Perhaps for our fortieth birthdays, we all agreed. That gave us approximately seven years to seal our destinies and increase our fortunes. (Secretly, some of us were thinking perhaps more like our fiftieth birthdays. But then one has to ask whether one wants a young, impeccably toned, nubile masseuse giving your imperfect body a rub-down.)
Consequently we ended up renting a home very similar to Hillary’s family chalet, sat in first class seats, and did what we wanted with a great deal more flair.
Rumors and sightings of famous people floated through the village of Chamonix. Kathleen, who currently lives in France, was infatuated with all things royal. For her the entire vacation was deemed “perfect, simply perfect” when we saw the entourage of Prince Albert of Monaco. She hasn’t admitted it, but I think she has spent many a pleasurable moment dreaming of princes, white horses, and what Grace Kelly’s jewelry collection might be like.
We even saw the back of Cameron Diaz’s head, and a few others whose identities were less than certain – one doesn’t want to claim to have seen Justin Timberlake if it was really the bartender at the local discotheque.
Living in New York City and working for a PR firm has jaded me in concerns of celebrity. Our firm manages the publicity for many accomplished public figures.
However, my jaw hit the glacier when we heard Des Bannerman was in town. When that news reached our group’s ears, all heads swiveled in my direction. I felt my knees go weak and my heart race. I had openly adored and gushed about Des Bannerman for years. Juvenile, for sure. But still, I had fantasized about being the object of his desire since I first laid eyes on him. We had both attended an event at Oxford, where he had initially gone to school before finding great fame in romantic comedies. But as with all famous people (I assumed), he vaguely made eye contact with me, smiled, and then moved on.

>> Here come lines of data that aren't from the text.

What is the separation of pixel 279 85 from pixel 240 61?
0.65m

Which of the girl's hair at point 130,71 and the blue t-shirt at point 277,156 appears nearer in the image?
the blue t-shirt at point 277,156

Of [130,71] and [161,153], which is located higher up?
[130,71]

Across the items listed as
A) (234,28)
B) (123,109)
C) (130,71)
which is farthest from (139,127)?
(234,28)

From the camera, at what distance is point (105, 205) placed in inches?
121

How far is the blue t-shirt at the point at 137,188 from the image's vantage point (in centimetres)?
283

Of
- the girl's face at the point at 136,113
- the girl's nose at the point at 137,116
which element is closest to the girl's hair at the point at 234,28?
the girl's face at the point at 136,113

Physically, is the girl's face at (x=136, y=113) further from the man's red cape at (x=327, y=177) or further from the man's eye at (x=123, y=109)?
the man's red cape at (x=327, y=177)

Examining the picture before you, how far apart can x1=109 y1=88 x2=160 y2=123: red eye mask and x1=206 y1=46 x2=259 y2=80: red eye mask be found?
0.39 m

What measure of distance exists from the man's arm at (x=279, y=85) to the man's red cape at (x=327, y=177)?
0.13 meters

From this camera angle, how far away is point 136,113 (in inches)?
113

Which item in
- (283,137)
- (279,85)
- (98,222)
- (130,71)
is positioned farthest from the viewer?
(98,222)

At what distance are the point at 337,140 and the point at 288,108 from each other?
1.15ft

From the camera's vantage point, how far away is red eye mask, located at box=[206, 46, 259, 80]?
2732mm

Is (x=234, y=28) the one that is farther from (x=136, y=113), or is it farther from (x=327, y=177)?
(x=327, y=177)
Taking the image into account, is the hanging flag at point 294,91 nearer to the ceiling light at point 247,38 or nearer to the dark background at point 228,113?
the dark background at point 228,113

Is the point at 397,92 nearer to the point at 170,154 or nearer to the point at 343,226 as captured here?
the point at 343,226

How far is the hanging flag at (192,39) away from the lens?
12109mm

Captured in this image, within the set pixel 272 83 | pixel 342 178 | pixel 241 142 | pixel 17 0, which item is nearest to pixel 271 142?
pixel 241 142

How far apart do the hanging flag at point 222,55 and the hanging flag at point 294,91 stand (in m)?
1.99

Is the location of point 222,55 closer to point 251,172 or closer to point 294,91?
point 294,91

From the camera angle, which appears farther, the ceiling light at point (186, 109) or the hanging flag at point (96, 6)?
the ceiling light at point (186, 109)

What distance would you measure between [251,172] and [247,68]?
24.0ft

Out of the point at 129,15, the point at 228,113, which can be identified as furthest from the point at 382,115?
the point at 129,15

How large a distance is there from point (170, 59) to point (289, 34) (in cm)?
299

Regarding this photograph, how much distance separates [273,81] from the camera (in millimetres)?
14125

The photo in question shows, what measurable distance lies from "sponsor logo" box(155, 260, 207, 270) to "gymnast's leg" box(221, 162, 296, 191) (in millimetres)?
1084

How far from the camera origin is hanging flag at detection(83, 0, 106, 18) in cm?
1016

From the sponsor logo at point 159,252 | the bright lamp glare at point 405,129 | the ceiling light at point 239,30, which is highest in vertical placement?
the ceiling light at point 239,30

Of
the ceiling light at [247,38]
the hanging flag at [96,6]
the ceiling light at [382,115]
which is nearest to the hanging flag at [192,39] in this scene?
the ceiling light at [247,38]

In Chamonix, every event became an all-out effort to find him. We tried to glean his whereabouts, determine places he might go, and skied black diamond slopes we had no business skiing on (since he was an excellent skier). Every outfit, tube of lipstick, and dollar was spent in pursuit of Des Bannerman.
To that end, we decided to search the Casino de Chamonix. None of us were truly gamblers, but we had all read Blackjack for Dummies that afternoon while sipping Chardonnay at a local hot spot. So, armed and accessorized in the latest fashion trends, and with fists full of dollars, off to the casino we went looking for Lady Luck… and the previously mentioned Des Bannerman.

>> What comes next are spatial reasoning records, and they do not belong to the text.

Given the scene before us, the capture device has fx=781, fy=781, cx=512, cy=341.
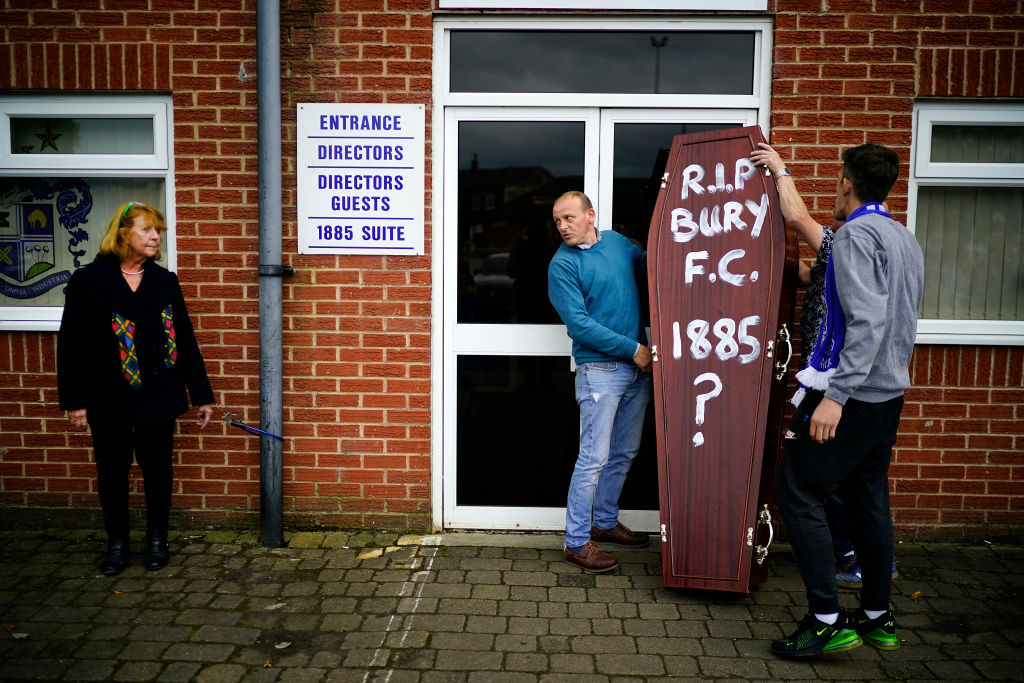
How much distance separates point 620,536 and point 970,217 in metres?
2.67

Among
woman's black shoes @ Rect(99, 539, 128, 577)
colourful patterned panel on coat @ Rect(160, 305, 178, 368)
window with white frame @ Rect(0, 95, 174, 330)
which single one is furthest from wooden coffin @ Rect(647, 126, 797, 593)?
window with white frame @ Rect(0, 95, 174, 330)

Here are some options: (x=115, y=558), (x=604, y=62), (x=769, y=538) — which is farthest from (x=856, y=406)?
(x=115, y=558)

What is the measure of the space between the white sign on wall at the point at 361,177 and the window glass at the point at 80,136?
38.8 inches

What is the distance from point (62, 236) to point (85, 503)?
5.10 ft

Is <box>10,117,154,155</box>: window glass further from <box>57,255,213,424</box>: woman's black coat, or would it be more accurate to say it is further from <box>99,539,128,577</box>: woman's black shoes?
<box>99,539,128,577</box>: woman's black shoes

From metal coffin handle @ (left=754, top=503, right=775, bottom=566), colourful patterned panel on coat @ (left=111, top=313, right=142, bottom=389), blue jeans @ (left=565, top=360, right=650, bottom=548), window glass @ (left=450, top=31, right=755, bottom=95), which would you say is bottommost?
metal coffin handle @ (left=754, top=503, right=775, bottom=566)

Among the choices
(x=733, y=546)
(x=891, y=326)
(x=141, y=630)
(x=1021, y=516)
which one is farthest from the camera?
(x=1021, y=516)

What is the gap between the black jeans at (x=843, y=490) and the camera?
3.07 meters

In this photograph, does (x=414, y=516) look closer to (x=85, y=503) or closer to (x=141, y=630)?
(x=141, y=630)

Early in the evening most of my cohorts had lost all the money they were willing to and had been swept off their feet by handsome foreigners. Oddly enough, I was having amazing luck. Since I had never won so much as a penny, the fact that I was up seven hundred dollars was close to a miracle.
I told the woman sitting next to me that if this kept up, we should look for sightings of the Virgin Mary. No laugh, not even a roll of the eyes. She clearly took her blackjack too seriously. At some point she lost her last chip and I was left at the table with a mobster-looking fellow – okay, he had no neck, which in my books made him a mobster.
I felt a gust as Hillary suddenly arrived, carefully turning her refined shoulder to the mobster, “Charlotte!” She was practically vibrating on the spot. “We’ve just spotted Des Bannerman!”